An image processing apparatus for joining a plurality of images represented by first and second image data,
A first distortion correction unit that performs a process of correcting image distortion for the first and second image data;
The first image related to the first image data processed by the first distortion correction unit and the second image data related to the second image data processed by the first distortion correction unit.
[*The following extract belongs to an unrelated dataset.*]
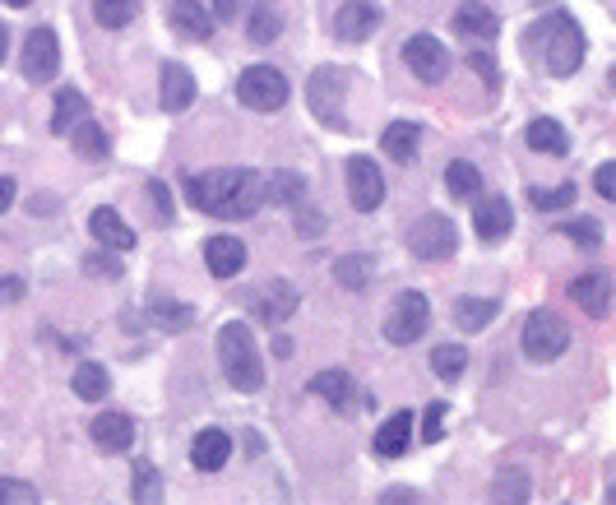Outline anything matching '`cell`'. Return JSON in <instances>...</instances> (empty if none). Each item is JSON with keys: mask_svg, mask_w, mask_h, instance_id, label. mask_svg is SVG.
<instances>
[{"mask_svg": "<svg viewBox=\"0 0 616 505\" xmlns=\"http://www.w3.org/2000/svg\"><path fill=\"white\" fill-rule=\"evenodd\" d=\"M287 80H283V70L274 66H250L241 70V80H237V98L250 107V111H279L287 103Z\"/></svg>", "mask_w": 616, "mask_h": 505, "instance_id": "obj_7", "label": "cell"}, {"mask_svg": "<svg viewBox=\"0 0 616 505\" xmlns=\"http://www.w3.org/2000/svg\"><path fill=\"white\" fill-rule=\"evenodd\" d=\"M19 297H24V279H0V306H10V302H19Z\"/></svg>", "mask_w": 616, "mask_h": 505, "instance_id": "obj_48", "label": "cell"}, {"mask_svg": "<svg viewBox=\"0 0 616 505\" xmlns=\"http://www.w3.org/2000/svg\"><path fill=\"white\" fill-rule=\"evenodd\" d=\"M237 14H241V0H214V24H227Z\"/></svg>", "mask_w": 616, "mask_h": 505, "instance_id": "obj_49", "label": "cell"}, {"mask_svg": "<svg viewBox=\"0 0 616 505\" xmlns=\"http://www.w3.org/2000/svg\"><path fill=\"white\" fill-rule=\"evenodd\" d=\"M371 256H343L339 265H334V279H339V287H348V293H357V287H367L371 283Z\"/></svg>", "mask_w": 616, "mask_h": 505, "instance_id": "obj_38", "label": "cell"}, {"mask_svg": "<svg viewBox=\"0 0 616 505\" xmlns=\"http://www.w3.org/2000/svg\"><path fill=\"white\" fill-rule=\"evenodd\" d=\"M88 232H93V237H98L107 250H117V256H121V250H130V246H134V227L121 219L117 209H107V204L88 213Z\"/></svg>", "mask_w": 616, "mask_h": 505, "instance_id": "obj_18", "label": "cell"}, {"mask_svg": "<svg viewBox=\"0 0 616 505\" xmlns=\"http://www.w3.org/2000/svg\"><path fill=\"white\" fill-rule=\"evenodd\" d=\"M408 250L417 260H427V265L450 260L459 250V227L446 219V213H427V219H417L408 227Z\"/></svg>", "mask_w": 616, "mask_h": 505, "instance_id": "obj_6", "label": "cell"}, {"mask_svg": "<svg viewBox=\"0 0 616 505\" xmlns=\"http://www.w3.org/2000/svg\"><path fill=\"white\" fill-rule=\"evenodd\" d=\"M264 200L301 204L306 200V177H301V172H274V177H264Z\"/></svg>", "mask_w": 616, "mask_h": 505, "instance_id": "obj_33", "label": "cell"}, {"mask_svg": "<svg viewBox=\"0 0 616 505\" xmlns=\"http://www.w3.org/2000/svg\"><path fill=\"white\" fill-rule=\"evenodd\" d=\"M380 501H384V505H394V501H417V492H384Z\"/></svg>", "mask_w": 616, "mask_h": 505, "instance_id": "obj_52", "label": "cell"}, {"mask_svg": "<svg viewBox=\"0 0 616 505\" xmlns=\"http://www.w3.org/2000/svg\"><path fill=\"white\" fill-rule=\"evenodd\" d=\"M70 134H74V153H80V158H88V163H107L111 140H107V130H98V121H93V116H84V121L74 126Z\"/></svg>", "mask_w": 616, "mask_h": 505, "instance_id": "obj_29", "label": "cell"}, {"mask_svg": "<svg viewBox=\"0 0 616 505\" xmlns=\"http://www.w3.org/2000/svg\"><path fill=\"white\" fill-rule=\"evenodd\" d=\"M130 501H140V505H158L163 501V473L153 469L149 459L134 463V478H130Z\"/></svg>", "mask_w": 616, "mask_h": 505, "instance_id": "obj_34", "label": "cell"}, {"mask_svg": "<svg viewBox=\"0 0 616 505\" xmlns=\"http://www.w3.org/2000/svg\"><path fill=\"white\" fill-rule=\"evenodd\" d=\"M218 366H223V376H227V385H233L237 395H260V385H264V362H260L256 334H250L241 320H233V325L218 329Z\"/></svg>", "mask_w": 616, "mask_h": 505, "instance_id": "obj_2", "label": "cell"}, {"mask_svg": "<svg viewBox=\"0 0 616 505\" xmlns=\"http://www.w3.org/2000/svg\"><path fill=\"white\" fill-rule=\"evenodd\" d=\"M473 227H477V242H500L506 232L514 227V209L506 196H477V209H473Z\"/></svg>", "mask_w": 616, "mask_h": 505, "instance_id": "obj_13", "label": "cell"}, {"mask_svg": "<svg viewBox=\"0 0 616 505\" xmlns=\"http://www.w3.org/2000/svg\"><path fill=\"white\" fill-rule=\"evenodd\" d=\"M348 70L343 66H320L311 74V84H306V103H311V111L320 116L330 130H348V121H343V98H348Z\"/></svg>", "mask_w": 616, "mask_h": 505, "instance_id": "obj_5", "label": "cell"}, {"mask_svg": "<svg viewBox=\"0 0 616 505\" xmlns=\"http://www.w3.org/2000/svg\"><path fill=\"white\" fill-rule=\"evenodd\" d=\"M446 190H450V196L454 200H477V196H483V172H477L473 163H464V158H459V163H450L446 167Z\"/></svg>", "mask_w": 616, "mask_h": 505, "instance_id": "obj_31", "label": "cell"}, {"mask_svg": "<svg viewBox=\"0 0 616 505\" xmlns=\"http://www.w3.org/2000/svg\"><path fill=\"white\" fill-rule=\"evenodd\" d=\"M570 325L556 316V310H529V320H524V334H519V348H524V357L529 362H556L570 348Z\"/></svg>", "mask_w": 616, "mask_h": 505, "instance_id": "obj_4", "label": "cell"}, {"mask_svg": "<svg viewBox=\"0 0 616 505\" xmlns=\"http://www.w3.org/2000/svg\"><path fill=\"white\" fill-rule=\"evenodd\" d=\"M93 441H98V450L107 455H121L134 445V418L130 413H98L93 418Z\"/></svg>", "mask_w": 616, "mask_h": 505, "instance_id": "obj_19", "label": "cell"}, {"mask_svg": "<svg viewBox=\"0 0 616 505\" xmlns=\"http://www.w3.org/2000/svg\"><path fill=\"white\" fill-rule=\"evenodd\" d=\"M5 5H14V10H24V5H33V0H5Z\"/></svg>", "mask_w": 616, "mask_h": 505, "instance_id": "obj_55", "label": "cell"}, {"mask_svg": "<svg viewBox=\"0 0 616 505\" xmlns=\"http://www.w3.org/2000/svg\"><path fill=\"white\" fill-rule=\"evenodd\" d=\"M403 61H408V70L417 74V80H427V84L450 74V51L440 47L431 33H413L408 43H403Z\"/></svg>", "mask_w": 616, "mask_h": 505, "instance_id": "obj_10", "label": "cell"}, {"mask_svg": "<svg viewBox=\"0 0 616 505\" xmlns=\"http://www.w3.org/2000/svg\"><path fill=\"white\" fill-rule=\"evenodd\" d=\"M496 310H500V302H491V297H464L454 306V325L464 329V334H477V329H487L496 320Z\"/></svg>", "mask_w": 616, "mask_h": 505, "instance_id": "obj_30", "label": "cell"}, {"mask_svg": "<svg viewBox=\"0 0 616 505\" xmlns=\"http://www.w3.org/2000/svg\"><path fill=\"white\" fill-rule=\"evenodd\" d=\"M158 103H163V111H186L190 103H196V74H190L186 66H163V93H158Z\"/></svg>", "mask_w": 616, "mask_h": 505, "instance_id": "obj_21", "label": "cell"}, {"mask_svg": "<svg viewBox=\"0 0 616 505\" xmlns=\"http://www.w3.org/2000/svg\"><path fill=\"white\" fill-rule=\"evenodd\" d=\"M84 116H93V111H88V98H84L80 89H61V93H56V116H51V130L56 134H70L74 126L84 121Z\"/></svg>", "mask_w": 616, "mask_h": 505, "instance_id": "obj_28", "label": "cell"}, {"mask_svg": "<svg viewBox=\"0 0 616 505\" xmlns=\"http://www.w3.org/2000/svg\"><path fill=\"white\" fill-rule=\"evenodd\" d=\"M153 325L158 329H190L196 325V310L181 302H153Z\"/></svg>", "mask_w": 616, "mask_h": 505, "instance_id": "obj_39", "label": "cell"}, {"mask_svg": "<svg viewBox=\"0 0 616 505\" xmlns=\"http://www.w3.org/2000/svg\"><path fill=\"white\" fill-rule=\"evenodd\" d=\"M427 325H431V302L422 293H403L394 302V310H390V320H384V339L408 348V343H417L422 334H427Z\"/></svg>", "mask_w": 616, "mask_h": 505, "instance_id": "obj_8", "label": "cell"}, {"mask_svg": "<svg viewBox=\"0 0 616 505\" xmlns=\"http://www.w3.org/2000/svg\"><path fill=\"white\" fill-rule=\"evenodd\" d=\"M297 302H301V293H297L293 283L269 279V283L260 287V320H264V325H283V320L297 310Z\"/></svg>", "mask_w": 616, "mask_h": 505, "instance_id": "obj_22", "label": "cell"}, {"mask_svg": "<svg viewBox=\"0 0 616 505\" xmlns=\"http://www.w3.org/2000/svg\"><path fill=\"white\" fill-rule=\"evenodd\" d=\"M246 37H250L256 47H269V43H279V37H283V14H279L274 0H260V5H250V14H246Z\"/></svg>", "mask_w": 616, "mask_h": 505, "instance_id": "obj_24", "label": "cell"}, {"mask_svg": "<svg viewBox=\"0 0 616 505\" xmlns=\"http://www.w3.org/2000/svg\"><path fill=\"white\" fill-rule=\"evenodd\" d=\"M593 190H599L603 200H616V163H603L593 172Z\"/></svg>", "mask_w": 616, "mask_h": 505, "instance_id": "obj_47", "label": "cell"}, {"mask_svg": "<svg viewBox=\"0 0 616 505\" xmlns=\"http://www.w3.org/2000/svg\"><path fill=\"white\" fill-rule=\"evenodd\" d=\"M74 395H80L84 403H98V399H107L111 395V380H107V372L103 366H93V362H84L80 372H74Z\"/></svg>", "mask_w": 616, "mask_h": 505, "instance_id": "obj_35", "label": "cell"}, {"mask_svg": "<svg viewBox=\"0 0 616 505\" xmlns=\"http://www.w3.org/2000/svg\"><path fill=\"white\" fill-rule=\"evenodd\" d=\"M570 302L584 306L593 320H603L607 310H612V279L599 274V269H593V274H580V279L570 283Z\"/></svg>", "mask_w": 616, "mask_h": 505, "instance_id": "obj_17", "label": "cell"}, {"mask_svg": "<svg viewBox=\"0 0 616 505\" xmlns=\"http://www.w3.org/2000/svg\"><path fill=\"white\" fill-rule=\"evenodd\" d=\"M348 200L357 213H371L384 204V177L371 158H353L348 163Z\"/></svg>", "mask_w": 616, "mask_h": 505, "instance_id": "obj_12", "label": "cell"}, {"mask_svg": "<svg viewBox=\"0 0 616 505\" xmlns=\"http://www.w3.org/2000/svg\"><path fill=\"white\" fill-rule=\"evenodd\" d=\"M149 200H153V209H158V223H171L177 204H171V190L163 181H149Z\"/></svg>", "mask_w": 616, "mask_h": 505, "instance_id": "obj_45", "label": "cell"}, {"mask_svg": "<svg viewBox=\"0 0 616 505\" xmlns=\"http://www.w3.org/2000/svg\"><path fill=\"white\" fill-rule=\"evenodd\" d=\"M529 43H543V66L556 74V80H566V74H574L584 66V33L566 10L547 14L543 24L529 33Z\"/></svg>", "mask_w": 616, "mask_h": 505, "instance_id": "obj_3", "label": "cell"}, {"mask_svg": "<svg viewBox=\"0 0 616 505\" xmlns=\"http://www.w3.org/2000/svg\"><path fill=\"white\" fill-rule=\"evenodd\" d=\"M376 28H380V5L376 0H343L339 14H334L339 43H367Z\"/></svg>", "mask_w": 616, "mask_h": 505, "instance_id": "obj_11", "label": "cell"}, {"mask_svg": "<svg viewBox=\"0 0 616 505\" xmlns=\"http://www.w3.org/2000/svg\"><path fill=\"white\" fill-rule=\"evenodd\" d=\"M311 395H320L324 403L334 408V413H348V408H353V376L348 372H320L311 380Z\"/></svg>", "mask_w": 616, "mask_h": 505, "instance_id": "obj_27", "label": "cell"}, {"mask_svg": "<svg viewBox=\"0 0 616 505\" xmlns=\"http://www.w3.org/2000/svg\"><path fill=\"white\" fill-rule=\"evenodd\" d=\"M88 269H93V274H98V269H103L107 279H121V265L111 260V256H93V260H88Z\"/></svg>", "mask_w": 616, "mask_h": 505, "instance_id": "obj_50", "label": "cell"}, {"mask_svg": "<svg viewBox=\"0 0 616 505\" xmlns=\"http://www.w3.org/2000/svg\"><path fill=\"white\" fill-rule=\"evenodd\" d=\"M469 66H473V70H477V74H483V80H487V93H496L500 74H496V61H491V56H487V51H469Z\"/></svg>", "mask_w": 616, "mask_h": 505, "instance_id": "obj_46", "label": "cell"}, {"mask_svg": "<svg viewBox=\"0 0 616 505\" xmlns=\"http://www.w3.org/2000/svg\"><path fill=\"white\" fill-rule=\"evenodd\" d=\"M167 24L177 28L186 43H209V33H214V14H209V5H200V0H171Z\"/></svg>", "mask_w": 616, "mask_h": 505, "instance_id": "obj_14", "label": "cell"}, {"mask_svg": "<svg viewBox=\"0 0 616 505\" xmlns=\"http://www.w3.org/2000/svg\"><path fill=\"white\" fill-rule=\"evenodd\" d=\"M274 357H293V339H274Z\"/></svg>", "mask_w": 616, "mask_h": 505, "instance_id": "obj_53", "label": "cell"}, {"mask_svg": "<svg viewBox=\"0 0 616 505\" xmlns=\"http://www.w3.org/2000/svg\"><path fill=\"white\" fill-rule=\"evenodd\" d=\"M574 196H580V186L574 181H561V186H552V190H529V204L537 209V213H561V209H570L574 204Z\"/></svg>", "mask_w": 616, "mask_h": 505, "instance_id": "obj_36", "label": "cell"}, {"mask_svg": "<svg viewBox=\"0 0 616 505\" xmlns=\"http://www.w3.org/2000/svg\"><path fill=\"white\" fill-rule=\"evenodd\" d=\"M186 200L190 209L209 213V219H250L264 204V177L250 167H214V172H196L186 177Z\"/></svg>", "mask_w": 616, "mask_h": 505, "instance_id": "obj_1", "label": "cell"}, {"mask_svg": "<svg viewBox=\"0 0 616 505\" xmlns=\"http://www.w3.org/2000/svg\"><path fill=\"white\" fill-rule=\"evenodd\" d=\"M37 492L28 488V482H19V478H0V505H33Z\"/></svg>", "mask_w": 616, "mask_h": 505, "instance_id": "obj_41", "label": "cell"}, {"mask_svg": "<svg viewBox=\"0 0 616 505\" xmlns=\"http://www.w3.org/2000/svg\"><path fill=\"white\" fill-rule=\"evenodd\" d=\"M227 459H233V436H227L223 426H204L196 445H190V463H196L200 473H218Z\"/></svg>", "mask_w": 616, "mask_h": 505, "instance_id": "obj_16", "label": "cell"}, {"mask_svg": "<svg viewBox=\"0 0 616 505\" xmlns=\"http://www.w3.org/2000/svg\"><path fill=\"white\" fill-rule=\"evenodd\" d=\"M5 47H10V28L0 24V61H5Z\"/></svg>", "mask_w": 616, "mask_h": 505, "instance_id": "obj_54", "label": "cell"}, {"mask_svg": "<svg viewBox=\"0 0 616 505\" xmlns=\"http://www.w3.org/2000/svg\"><path fill=\"white\" fill-rule=\"evenodd\" d=\"M524 140H529V149H537V153H552V158H566L570 153V134L552 121V116H537V121L524 130Z\"/></svg>", "mask_w": 616, "mask_h": 505, "instance_id": "obj_26", "label": "cell"}, {"mask_svg": "<svg viewBox=\"0 0 616 505\" xmlns=\"http://www.w3.org/2000/svg\"><path fill=\"white\" fill-rule=\"evenodd\" d=\"M417 144H422V126L417 121H394V126H384V134H380V149L390 153L394 163H413Z\"/></svg>", "mask_w": 616, "mask_h": 505, "instance_id": "obj_25", "label": "cell"}, {"mask_svg": "<svg viewBox=\"0 0 616 505\" xmlns=\"http://www.w3.org/2000/svg\"><path fill=\"white\" fill-rule=\"evenodd\" d=\"M204 265H209V274L214 279H237L241 269H246V242L241 237H209L204 242Z\"/></svg>", "mask_w": 616, "mask_h": 505, "instance_id": "obj_15", "label": "cell"}, {"mask_svg": "<svg viewBox=\"0 0 616 505\" xmlns=\"http://www.w3.org/2000/svg\"><path fill=\"white\" fill-rule=\"evenodd\" d=\"M529 501V473H506L496 482V501Z\"/></svg>", "mask_w": 616, "mask_h": 505, "instance_id": "obj_42", "label": "cell"}, {"mask_svg": "<svg viewBox=\"0 0 616 505\" xmlns=\"http://www.w3.org/2000/svg\"><path fill=\"white\" fill-rule=\"evenodd\" d=\"M454 33H459V37H469V43H496L500 19H496L491 5H477V0H469V5L454 14Z\"/></svg>", "mask_w": 616, "mask_h": 505, "instance_id": "obj_20", "label": "cell"}, {"mask_svg": "<svg viewBox=\"0 0 616 505\" xmlns=\"http://www.w3.org/2000/svg\"><path fill=\"white\" fill-rule=\"evenodd\" d=\"M14 196H19V186H14V177H0V213H5V209L14 204Z\"/></svg>", "mask_w": 616, "mask_h": 505, "instance_id": "obj_51", "label": "cell"}, {"mask_svg": "<svg viewBox=\"0 0 616 505\" xmlns=\"http://www.w3.org/2000/svg\"><path fill=\"white\" fill-rule=\"evenodd\" d=\"M446 413H450V403H431L427 408V418H422V436H427V445L446 436Z\"/></svg>", "mask_w": 616, "mask_h": 505, "instance_id": "obj_43", "label": "cell"}, {"mask_svg": "<svg viewBox=\"0 0 616 505\" xmlns=\"http://www.w3.org/2000/svg\"><path fill=\"white\" fill-rule=\"evenodd\" d=\"M464 372H469V348L464 343H440V348H431V376L459 380Z\"/></svg>", "mask_w": 616, "mask_h": 505, "instance_id": "obj_32", "label": "cell"}, {"mask_svg": "<svg viewBox=\"0 0 616 505\" xmlns=\"http://www.w3.org/2000/svg\"><path fill=\"white\" fill-rule=\"evenodd\" d=\"M408 441H413V413L408 408H399L394 418H384L380 422V432H376V455H384V459H399L403 450H408Z\"/></svg>", "mask_w": 616, "mask_h": 505, "instance_id": "obj_23", "label": "cell"}, {"mask_svg": "<svg viewBox=\"0 0 616 505\" xmlns=\"http://www.w3.org/2000/svg\"><path fill=\"white\" fill-rule=\"evenodd\" d=\"M566 237L584 250H599L603 246V223L599 219H574V223H566Z\"/></svg>", "mask_w": 616, "mask_h": 505, "instance_id": "obj_40", "label": "cell"}, {"mask_svg": "<svg viewBox=\"0 0 616 505\" xmlns=\"http://www.w3.org/2000/svg\"><path fill=\"white\" fill-rule=\"evenodd\" d=\"M134 14H140V0H93V19L103 28H126L134 24Z\"/></svg>", "mask_w": 616, "mask_h": 505, "instance_id": "obj_37", "label": "cell"}, {"mask_svg": "<svg viewBox=\"0 0 616 505\" xmlns=\"http://www.w3.org/2000/svg\"><path fill=\"white\" fill-rule=\"evenodd\" d=\"M324 227H330V223H324V213H320V209H301V213H297V237H306V242H311V237H324Z\"/></svg>", "mask_w": 616, "mask_h": 505, "instance_id": "obj_44", "label": "cell"}, {"mask_svg": "<svg viewBox=\"0 0 616 505\" xmlns=\"http://www.w3.org/2000/svg\"><path fill=\"white\" fill-rule=\"evenodd\" d=\"M19 66H24V80H33V84L56 80V70H61V43H56V33L51 28H33L24 37V56H19Z\"/></svg>", "mask_w": 616, "mask_h": 505, "instance_id": "obj_9", "label": "cell"}]
</instances>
Pattern matching for performing a pattern matching process on a reference image indicating a reference area of the first image with respect to a comparison image indicating a comparison area of the second image in an overlapping area when the images are joined together And
A shift amount calculation unit that calculates a shift amount of the overlapping region by pattern matching processing by the pattern matching unit;
A parameter creating unit that creates a distortion correction parameter for correcting distortion of at least one of the first image and the second image according to the amount of deviation;
A second distortion correction unit that performs a process of correcting image distortion on at least one of the first and second image data using the distortion correction parameter generated by the parameter generation unit;
Have
The shift amount calculation unit performs the pattern matching using a test pattern used for the pattern matching process at least in the overlapping region of the first image and the second image. .   The image processing apparatus according to claim 1, wherein the test pattern includes a plurality of radial straight lines from the same center on concentric circles.   The image processing apparatus according to claim 1, wherein the test pattern is stored in a storage unit in the imaging apparatus when the image processing apparatus is assembled into a predetermined imaging apparatus.   The first and second images are hemispherical images, and the image created after the correction by the second distortion correction is an equirectangular projection image that is the source of the omnidirectional image. The image processing apparatus according to any one of claims 1 to 3. An image processing apparatus according to any one of claims 1 to 4,
A first imaging unit that sends the first image data obtained by photographing a subject to the image processing device;
A second imaging unit for sending the second image data obtained by photographing a subject to the image processing device;
A photographing apparatus having An image processing method for joining a plurality of images expressed by first and second image data,
A first distortion correction step for performing a process of correcting image distortion for each of the first and second image data;
The first image related to the first image data processed by the first distortion correction step and the second image data related to the second image data processed by the first distortion correction step. By performing a pattern matching process on the reference image indicating the reference region of the first image with respect to the comparison image indicating the comparison region of the second image in the overlapping region when connecting the images. , A deviation amount calculating step for calculating a deviation amount of the overlapping area;
A parameter creating step for creating a distortion correction parameter for correcting the distortion of at least one of the first image and the second image in accordance with the shift amount;
A second distortion correction step for performing a process of correcting image distortion for at least one of the first and second image data using the distortion correction parameter created by the parameter creation step;
Run
The shift amount calculating step includes a process of performing the pattern matching using a test pattern used for the pattern matching process in at least the overlapping region of the first image and the second image. Image processing device.